[Brief 1] Copy the entries word for word, starting at the first line of the entries and continuing through the line that contains "[706, 156, 721, 231]".

[Document section]
--- BEGIN ---

Hire that surveyor to assess what you've found and to look for additional evidence (if appropriate) and render an opinion. It's important that when you go out and look for some of the physical evidence that might be there that you don't disturb it. For example, if you find a stone that you think might be one called for in the old deeds, it's half buried when you find it, but you dig it up to look for any marks, then when the surveyor gets there, he can't say with full certainty and integrity that he found it undisturbed in that position, which diminishes its value as reliable evidence. That is, if you have to get into legal action over the boundary, if the surveyor can't assert that he found it undisturbed, the other side's attorney will either argue that you moved it to your advantage before the surveyor got there, or strongly imply that you did since the position benefits you.
In short, if you find anything that you think might be an original tree or stone, don't disturb or damage it in any way, tie a piece of flagging on the fence or a nearby tree branch, and hire a licensed professional to further asses it so as to maintain the credibility of anything that turns out to be reliable indication of the original line.
If you don't find anything that you think appears to be physical evidence of the original line but believe you have good information that the fence may have represented an agreed boundary line, the first professional you should seek out is an attorney who includes boundary matters as a significant portion of their practice (as in looking for the right surveyor, look for an attorney that gives you confidence that they have a very good understanding of this area of law).

--- END ---

[Input]
--- BEGIN ---

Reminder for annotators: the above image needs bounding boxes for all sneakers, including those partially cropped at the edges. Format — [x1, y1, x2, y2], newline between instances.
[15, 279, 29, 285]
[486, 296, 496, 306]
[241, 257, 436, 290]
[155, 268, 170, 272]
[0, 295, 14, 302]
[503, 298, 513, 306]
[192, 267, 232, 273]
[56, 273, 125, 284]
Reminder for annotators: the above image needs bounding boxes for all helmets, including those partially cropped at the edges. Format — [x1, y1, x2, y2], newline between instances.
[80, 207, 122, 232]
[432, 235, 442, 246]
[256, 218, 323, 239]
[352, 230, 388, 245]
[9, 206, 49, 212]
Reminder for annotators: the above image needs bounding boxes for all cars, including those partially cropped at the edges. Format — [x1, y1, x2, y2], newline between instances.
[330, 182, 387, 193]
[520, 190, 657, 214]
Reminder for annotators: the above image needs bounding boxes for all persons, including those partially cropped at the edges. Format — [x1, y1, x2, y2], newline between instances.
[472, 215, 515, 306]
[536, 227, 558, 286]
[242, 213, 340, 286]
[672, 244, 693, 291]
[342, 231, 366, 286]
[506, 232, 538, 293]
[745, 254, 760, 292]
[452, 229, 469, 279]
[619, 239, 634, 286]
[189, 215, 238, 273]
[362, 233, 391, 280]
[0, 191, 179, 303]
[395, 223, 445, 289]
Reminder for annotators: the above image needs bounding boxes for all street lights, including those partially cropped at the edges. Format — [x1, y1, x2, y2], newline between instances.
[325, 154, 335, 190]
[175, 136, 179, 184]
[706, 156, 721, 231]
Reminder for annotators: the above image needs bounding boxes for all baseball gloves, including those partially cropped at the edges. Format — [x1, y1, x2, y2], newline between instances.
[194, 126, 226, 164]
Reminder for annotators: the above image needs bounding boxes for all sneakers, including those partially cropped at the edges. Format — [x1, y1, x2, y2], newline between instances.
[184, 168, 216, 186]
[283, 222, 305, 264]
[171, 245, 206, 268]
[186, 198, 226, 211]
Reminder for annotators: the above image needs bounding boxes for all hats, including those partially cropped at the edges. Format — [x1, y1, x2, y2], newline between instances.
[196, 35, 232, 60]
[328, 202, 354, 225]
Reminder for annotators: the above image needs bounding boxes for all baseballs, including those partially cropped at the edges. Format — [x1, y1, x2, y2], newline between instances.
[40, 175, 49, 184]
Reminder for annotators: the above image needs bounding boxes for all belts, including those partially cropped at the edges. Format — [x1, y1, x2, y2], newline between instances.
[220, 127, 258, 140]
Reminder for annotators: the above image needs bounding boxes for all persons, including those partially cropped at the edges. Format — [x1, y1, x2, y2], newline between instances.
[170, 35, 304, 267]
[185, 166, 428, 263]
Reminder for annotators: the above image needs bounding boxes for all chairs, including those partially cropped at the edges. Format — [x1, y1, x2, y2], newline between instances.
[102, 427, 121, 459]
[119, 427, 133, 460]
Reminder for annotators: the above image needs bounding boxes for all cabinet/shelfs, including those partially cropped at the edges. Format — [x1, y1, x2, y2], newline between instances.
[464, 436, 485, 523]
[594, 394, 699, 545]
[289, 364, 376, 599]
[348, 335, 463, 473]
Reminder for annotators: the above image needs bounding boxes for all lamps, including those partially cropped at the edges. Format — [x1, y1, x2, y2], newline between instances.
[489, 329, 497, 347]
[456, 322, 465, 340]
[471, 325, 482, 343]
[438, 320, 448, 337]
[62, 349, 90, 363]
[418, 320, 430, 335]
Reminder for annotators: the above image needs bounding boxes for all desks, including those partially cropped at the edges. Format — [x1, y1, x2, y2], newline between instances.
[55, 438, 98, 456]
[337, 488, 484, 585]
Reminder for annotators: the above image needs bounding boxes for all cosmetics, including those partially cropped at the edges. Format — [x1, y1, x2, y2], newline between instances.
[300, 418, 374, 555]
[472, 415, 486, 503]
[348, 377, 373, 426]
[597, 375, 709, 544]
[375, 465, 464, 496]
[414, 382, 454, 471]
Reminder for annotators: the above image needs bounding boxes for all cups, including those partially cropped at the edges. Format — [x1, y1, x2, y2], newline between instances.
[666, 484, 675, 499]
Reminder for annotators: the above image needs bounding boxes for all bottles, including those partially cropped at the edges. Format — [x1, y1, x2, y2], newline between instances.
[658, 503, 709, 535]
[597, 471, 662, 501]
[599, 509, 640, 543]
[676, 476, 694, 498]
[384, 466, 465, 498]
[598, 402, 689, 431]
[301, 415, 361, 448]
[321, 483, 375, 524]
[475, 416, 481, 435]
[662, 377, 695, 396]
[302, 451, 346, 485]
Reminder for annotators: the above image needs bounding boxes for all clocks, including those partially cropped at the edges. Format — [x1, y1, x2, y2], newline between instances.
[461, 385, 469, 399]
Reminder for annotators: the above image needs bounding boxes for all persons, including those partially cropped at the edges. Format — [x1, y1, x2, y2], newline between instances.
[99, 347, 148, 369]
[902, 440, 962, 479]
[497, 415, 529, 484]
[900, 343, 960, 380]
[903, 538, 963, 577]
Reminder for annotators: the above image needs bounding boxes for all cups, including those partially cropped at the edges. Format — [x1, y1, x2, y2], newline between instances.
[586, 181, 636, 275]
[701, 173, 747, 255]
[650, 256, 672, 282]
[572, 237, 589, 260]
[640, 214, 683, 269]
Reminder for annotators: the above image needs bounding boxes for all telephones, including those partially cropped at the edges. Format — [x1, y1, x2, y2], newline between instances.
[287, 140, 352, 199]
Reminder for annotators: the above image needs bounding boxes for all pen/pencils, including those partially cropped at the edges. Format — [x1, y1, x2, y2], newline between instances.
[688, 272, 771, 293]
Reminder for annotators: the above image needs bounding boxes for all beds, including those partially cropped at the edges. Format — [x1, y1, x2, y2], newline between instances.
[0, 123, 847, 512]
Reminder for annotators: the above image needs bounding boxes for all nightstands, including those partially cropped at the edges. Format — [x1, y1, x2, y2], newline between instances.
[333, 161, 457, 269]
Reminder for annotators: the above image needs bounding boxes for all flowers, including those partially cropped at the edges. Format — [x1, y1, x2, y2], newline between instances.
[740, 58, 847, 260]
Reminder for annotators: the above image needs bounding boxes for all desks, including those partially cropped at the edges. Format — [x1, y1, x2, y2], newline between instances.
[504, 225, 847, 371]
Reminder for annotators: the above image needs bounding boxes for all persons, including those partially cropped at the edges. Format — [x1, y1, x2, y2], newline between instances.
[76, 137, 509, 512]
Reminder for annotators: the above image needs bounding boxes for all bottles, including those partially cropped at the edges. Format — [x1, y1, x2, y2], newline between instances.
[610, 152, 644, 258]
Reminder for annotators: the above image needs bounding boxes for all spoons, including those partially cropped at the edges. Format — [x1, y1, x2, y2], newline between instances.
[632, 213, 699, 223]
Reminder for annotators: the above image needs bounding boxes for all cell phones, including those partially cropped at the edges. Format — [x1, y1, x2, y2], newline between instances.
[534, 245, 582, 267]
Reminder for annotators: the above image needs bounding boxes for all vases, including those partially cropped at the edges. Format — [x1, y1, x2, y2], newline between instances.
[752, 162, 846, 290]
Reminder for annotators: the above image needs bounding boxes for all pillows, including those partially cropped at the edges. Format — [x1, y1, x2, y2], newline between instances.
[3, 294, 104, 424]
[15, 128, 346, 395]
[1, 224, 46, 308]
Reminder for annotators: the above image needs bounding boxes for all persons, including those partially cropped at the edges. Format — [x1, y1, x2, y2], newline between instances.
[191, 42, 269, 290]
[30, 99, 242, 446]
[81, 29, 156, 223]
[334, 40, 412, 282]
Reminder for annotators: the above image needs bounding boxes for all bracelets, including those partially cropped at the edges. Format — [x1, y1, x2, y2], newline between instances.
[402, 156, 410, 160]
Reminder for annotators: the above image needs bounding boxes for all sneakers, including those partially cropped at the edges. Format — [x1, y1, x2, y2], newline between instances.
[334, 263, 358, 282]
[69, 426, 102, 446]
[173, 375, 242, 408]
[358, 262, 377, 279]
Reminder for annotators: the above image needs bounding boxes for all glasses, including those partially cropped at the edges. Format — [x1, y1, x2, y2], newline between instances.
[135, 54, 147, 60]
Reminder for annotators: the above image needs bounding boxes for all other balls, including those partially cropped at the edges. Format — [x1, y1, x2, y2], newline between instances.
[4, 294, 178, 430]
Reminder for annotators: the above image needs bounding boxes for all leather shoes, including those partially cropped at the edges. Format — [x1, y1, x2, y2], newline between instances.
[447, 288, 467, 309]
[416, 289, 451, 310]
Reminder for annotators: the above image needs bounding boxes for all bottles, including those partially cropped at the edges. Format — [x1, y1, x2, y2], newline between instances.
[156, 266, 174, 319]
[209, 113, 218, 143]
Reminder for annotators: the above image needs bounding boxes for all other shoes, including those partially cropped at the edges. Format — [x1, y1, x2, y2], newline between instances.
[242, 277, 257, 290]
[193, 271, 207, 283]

--- END ---

[Brief 2] From the passage about property boundaries, put this sentence into Spanish: "It's important that when you go out and look for some of the physical evidence that might be there that you don't disturb it."

[Written response 1]
Reminder for annotators: the above image needs bounding boxes for all sneakers, including those partially cropped at the edges. Format — [x1, y1, x2, y2], newline between instances.
[15, 279, 29, 285]
[486, 296, 496, 306]
[241, 257, 436, 290]
[155, 268, 170, 272]
[0, 295, 14, 302]
[503, 298, 513, 306]
[192, 267, 232, 273]
[56, 273, 125, 284]
Reminder for annotators: the above image needs bounding boxes for all helmets, including those partially cropped at the edges. Format — [x1, y1, x2, y2], newline between instances.
[80, 207, 122, 232]
[432, 235, 442, 246]
[256, 218, 323, 239]
[352, 230, 388, 245]
[9, 206, 49, 212]
Reminder for annotators: the above image needs bounding boxes for all cars, including those partially cropped at the edges. Format — [x1, y1, x2, y2], newline between instances.
[330, 182, 387, 193]
[520, 190, 657, 214]
Reminder for annotators: the above image needs bounding boxes for all persons, including those partially cropped at the edges. Format — [x1, y1, x2, y2], newline between instances.
[472, 215, 515, 306]
[536, 227, 558, 286]
[242, 213, 340, 286]
[672, 244, 693, 291]
[342, 231, 366, 286]
[506, 232, 538, 293]
[745, 254, 760, 292]
[452, 229, 469, 279]
[619, 239, 634, 286]
[189, 215, 238, 273]
[362, 233, 391, 280]
[0, 191, 179, 303]
[395, 223, 445, 289]
Reminder for annotators: the above image needs bounding boxes for all street lights, including those partially cropped at the edges. Format — [x1, y1, x2, y2], newline between instances.
[325, 154, 335, 190]
[175, 136, 179, 184]
[706, 156, 721, 231]

[Written response 2] Es importante que, cuando salga a buscar parte de la evidencia física que pueda haber allí, no la altere.